Закрывая дверь своим телом, женщина сказала что-то о моем безумии, я убиваю, а потом забываю об этом (от такой мысли я поежилась, хотя и знала: я никого не убивала). Она хотела, чтобы я поверила в свою болезнь, обещала помочь… любопытно. Я убиваю и ничего не помню… выходит, ТЕМ известно о колоссальном провале в моей памяти? Конечно, известно, а почему нет? Но если я ничего не помню (а я действительно не помню) и они об этом знают, зачем им за мной охотиться? Какой в этом прок, ведь я не опасна?
Вряд ли я смогу ответить на этот вопрос, как не могу ответить на многие вопросы. В комнату медленно вползал рассвет, а я уснула и вновь увидела сон. Я сижу (кресло, стул, сзади окно) и жду своего убийцу. В руках пистолет с двумя патронами. Я могу убить его, человека с лицом, точно в тумане, но он не один, и тогда они схватят меня, а мне нельзя… Вот это «нельзя» заставило меня поднять пистолет… Я испуганно вздрагиваю и просыпаюсь. Еще очень рано, в коридорах тишина, я уговариваю себя, что это только ночной кошмар, и вновь засыпаю. Теперь я вижу дом, просторный холл, лестница на второй этаж, Я бегу по ней вверх, сцепив зубы, чтобы не заорать от ужаса, потому что знаю, что увижу там, наверху. Он лежит возле кресла, лицом вниз, я делаю последний шаг, вцепившись в его плечо, переворачиваю… Сердце замирает, вот сейчас я увижу лицо моего отца и все вспомню. Но лица нет, я отступаю, кричу и просыпаюсь.
В комнате светит солнце, а я трясу головой и пытаюсь избавиться от наваждения, сердце так стучит, что на мгновение я усомнилась: выдержу ли, а ну как разорвется? И вдруг понимаю: страх не исчез вместе с остатками сна, он здесь со мной, потому что ТЕ рядом. Я надеялась, у меня ещё есть время, оказалось: ошиблась.

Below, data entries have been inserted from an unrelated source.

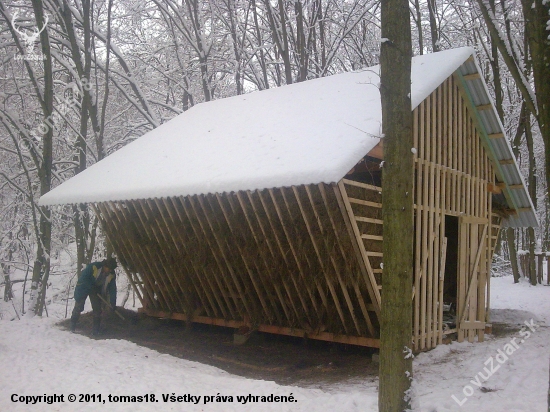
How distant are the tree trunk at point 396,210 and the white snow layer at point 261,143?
1.83 ft

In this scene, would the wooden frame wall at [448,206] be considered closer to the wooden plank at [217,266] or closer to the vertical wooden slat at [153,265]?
the wooden plank at [217,266]

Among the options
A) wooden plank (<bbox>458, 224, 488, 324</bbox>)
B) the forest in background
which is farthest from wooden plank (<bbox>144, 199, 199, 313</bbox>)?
wooden plank (<bbox>458, 224, 488, 324</bbox>)

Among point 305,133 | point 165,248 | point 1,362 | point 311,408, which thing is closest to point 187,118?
point 165,248

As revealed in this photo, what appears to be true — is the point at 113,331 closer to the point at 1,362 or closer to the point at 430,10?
the point at 1,362

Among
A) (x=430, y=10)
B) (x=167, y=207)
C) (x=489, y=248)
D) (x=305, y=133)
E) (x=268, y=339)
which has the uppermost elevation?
(x=430, y=10)

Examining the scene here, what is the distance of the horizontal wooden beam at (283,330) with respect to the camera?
7.38 metres

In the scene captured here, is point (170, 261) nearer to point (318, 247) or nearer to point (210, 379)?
point (318, 247)

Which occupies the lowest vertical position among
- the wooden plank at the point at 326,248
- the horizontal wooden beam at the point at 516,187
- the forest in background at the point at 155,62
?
the wooden plank at the point at 326,248

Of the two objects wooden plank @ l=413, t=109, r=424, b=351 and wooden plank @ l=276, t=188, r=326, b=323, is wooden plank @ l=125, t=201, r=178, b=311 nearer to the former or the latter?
wooden plank @ l=276, t=188, r=326, b=323

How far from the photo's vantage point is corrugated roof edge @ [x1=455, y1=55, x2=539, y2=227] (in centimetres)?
853

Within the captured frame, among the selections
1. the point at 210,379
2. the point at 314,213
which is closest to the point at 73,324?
the point at 210,379

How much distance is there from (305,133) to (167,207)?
2.48 m

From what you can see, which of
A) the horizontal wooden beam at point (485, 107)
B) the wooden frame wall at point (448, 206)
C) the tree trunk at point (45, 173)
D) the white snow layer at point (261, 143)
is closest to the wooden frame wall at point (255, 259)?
the white snow layer at point (261, 143)

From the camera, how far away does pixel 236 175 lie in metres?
6.87
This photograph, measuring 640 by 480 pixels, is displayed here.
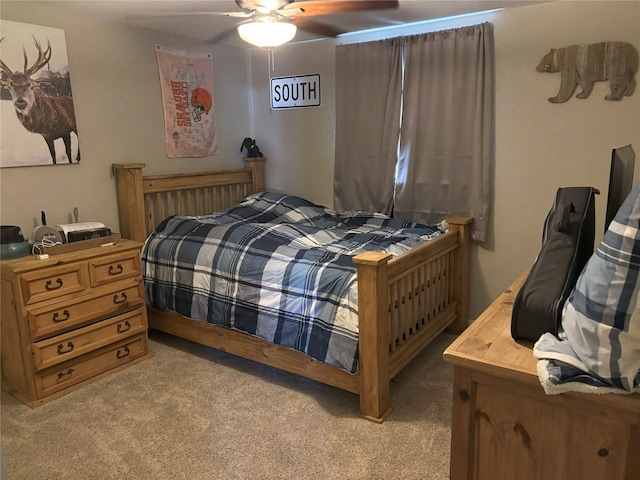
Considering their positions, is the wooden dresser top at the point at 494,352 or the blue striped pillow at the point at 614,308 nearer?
the blue striped pillow at the point at 614,308

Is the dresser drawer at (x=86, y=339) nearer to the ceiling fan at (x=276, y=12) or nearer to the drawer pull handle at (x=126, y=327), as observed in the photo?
the drawer pull handle at (x=126, y=327)

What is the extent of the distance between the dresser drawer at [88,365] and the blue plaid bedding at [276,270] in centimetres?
31

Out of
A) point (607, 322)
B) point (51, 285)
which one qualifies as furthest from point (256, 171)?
point (607, 322)

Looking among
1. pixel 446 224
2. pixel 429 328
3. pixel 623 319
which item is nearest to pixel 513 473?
pixel 623 319

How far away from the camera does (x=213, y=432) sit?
2279 mm

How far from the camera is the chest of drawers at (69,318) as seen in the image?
2482 millimetres

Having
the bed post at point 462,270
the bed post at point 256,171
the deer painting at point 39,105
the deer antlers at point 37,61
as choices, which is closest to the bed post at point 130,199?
the deer painting at point 39,105

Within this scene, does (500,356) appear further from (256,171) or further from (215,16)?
(256,171)

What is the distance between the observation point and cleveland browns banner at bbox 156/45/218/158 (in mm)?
3543

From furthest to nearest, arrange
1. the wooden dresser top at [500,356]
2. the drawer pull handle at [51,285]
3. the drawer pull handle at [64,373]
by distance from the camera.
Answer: the drawer pull handle at [64,373]
the drawer pull handle at [51,285]
the wooden dresser top at [500,356]

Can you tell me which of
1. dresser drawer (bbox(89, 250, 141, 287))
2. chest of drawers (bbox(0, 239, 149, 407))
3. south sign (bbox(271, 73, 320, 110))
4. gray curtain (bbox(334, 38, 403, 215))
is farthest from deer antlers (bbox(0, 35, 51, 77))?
gray curtain (bbox(334, 38, 403, 215))

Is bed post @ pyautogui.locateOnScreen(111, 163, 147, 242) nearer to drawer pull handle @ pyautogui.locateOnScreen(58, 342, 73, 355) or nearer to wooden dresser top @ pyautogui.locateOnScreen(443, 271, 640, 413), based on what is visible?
drawer pull handle @ pyautogui.locateOnScreen(58, 342, 73, 355)

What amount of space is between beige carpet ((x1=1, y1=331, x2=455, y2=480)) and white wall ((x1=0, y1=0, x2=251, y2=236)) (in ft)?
3.50

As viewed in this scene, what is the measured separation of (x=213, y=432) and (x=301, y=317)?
2.21ft
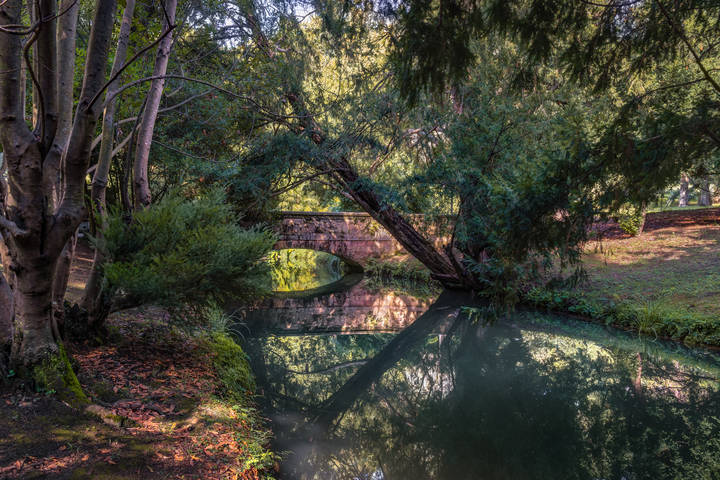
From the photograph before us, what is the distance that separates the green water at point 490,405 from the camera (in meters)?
3.88

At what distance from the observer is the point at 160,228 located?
4043 millimetres

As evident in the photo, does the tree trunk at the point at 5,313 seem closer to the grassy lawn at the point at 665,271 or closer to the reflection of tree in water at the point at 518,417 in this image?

Когда через несколько дней Рябов вошел в палату, первое, что я сказала:
— Они здесь. — И, наверное, здорово напугала его, он замер, глядя на меня с непониманием, должно быть, напомнив себе, что встретились мы в сумасшедшем доме, а так просто сюда не попадают.
— Кто? — спросил он, немного справившись с собой.
— Откуда ж мне знать? — я усмехнулась, а он нахмурился. — Они где-то рядом, я чувствую.
— Что значит — чувствуете?
— Сегодня вы чемпион по дурацким вопросам. Чувствовать — это значит чувствовать.
— Послушайте…
— Засуньте меня в какой-нибудь карцер или попросите санитаров не отходить ни на шаг… Впрочем, санитары ерунда, лишние трупы.
— Анна, что вы говорите?
Я подняла на него глаза и мрачно усмехнулась: разумеется, он считает, что я спятила. Почему бы ему и не считать так, раз я сама иногда думаю: «А не сошла ли я с ума в самом деле»?
— Ладно, — я тяжело вздохнула и решила сменить тему. — Вы что-нибудь узнали?
— Вы закончили местный педагогический институт?
— Как будто. Диплома не видела, он пропал с остальными документами. Мы собирались во время отпуска приехать сюда и выправить дубликат.